May 5, 2010, 4:59 pm


Greek End Game
ギリシャのゲームオーバー
Many commentators now believe that Greece will end up restructuring its debt — a euphemism for partial repudiation. I agree. But the reasoning seems to stop there, which is wrong. In effect, the consensus that Greece will end up defaulting is probably too optimistic. I’m growing increasingly convinced that Greece will end up leaving the euro, too.
多くのコメンテータが、ギリシャはその負債を結局はリストラする羽目(一部放棄という婉曲的な表現を使っているが)になると思っている。私もそう思う。しかし、推理はこれだけでは、終わりにはならないようだし、それだけでは間違っている。実際、ギリシャがデフォルトを選択するのは、楽観過ぎると言う世論が生まれている。

I’ve basically laid out the logic already: even with a debt restructuring, Greece will be in deep trouble, forced to engage in severe austerity — and provoke a deep slump — just to close the primary, non-interest deficit.
私は、その論理を既に基本的には説明している。債務のリストラでさえ、ギリシャは悲惨な状況になり、苦難を強いられることになる。というのは、深い不況を引き起こすことになるのは、純負債に近いだけの無利子負債にある。

The only thing that could reduce that need for austerity would be something that helped the economy expand, or at least not contract as much. This would reduce the economic pain; it would also increase revenues, reducing the needed amount of fiscal austerity.
緊縮財政の必要性を減らす唯一の方法が、経済成長を引き起こす、又は、それほど縮小せずに済む何らかの出来事である。このことが経済的痛みを和らげる。

But the only route to economic expansion is higher exports — which can only be achieved if Greek costs and prices fall sharply relative to the rest of Europe.
しかし、経済拡張の唯一の手段は、より輸出を増やすことにある。このことは、ギリシャのコストや価格が他のヨーロッパ諸国に対して顕著に下がれば、成し遂げることができよう。
If Greece were a highly cohesive society with collective wage-setting, a sort of Aegean Austria, it might be possible to do this via a collectively agreed reduction in wages across the board –an “internal devaluation.” But as today’s grim events show, it isn’t.

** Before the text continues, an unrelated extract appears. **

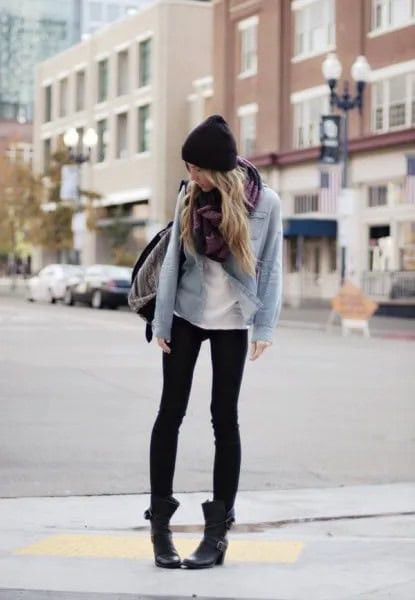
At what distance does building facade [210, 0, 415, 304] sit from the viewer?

The alternative is a devaluation — which means leaving the euro.



Any announcement of plans to leave the euro would, as Eichengreen points out, trigger disastrous bank runs. By the same token, any suggestion by outside players, like the ECB, that the option exists would amount to invoking a speculative attack on Greek banks, and therefore can’t be made. The whole thing is effectively undiscussable.



But that doesn’t mean it can’t happen. Greece is already starting to look like Argentina 2001.



Again, this isn’t an alternative to debt restructuring; it’s what might be needed in addition to debt restructuring to make the fiscal adjustment possible.



I hope that somewhere, deep in the bowels of the ECB and the Greek Ministry of Finance, people are thinking about the unthinkable. Because this awful outcome is starting to look better than the alternatives.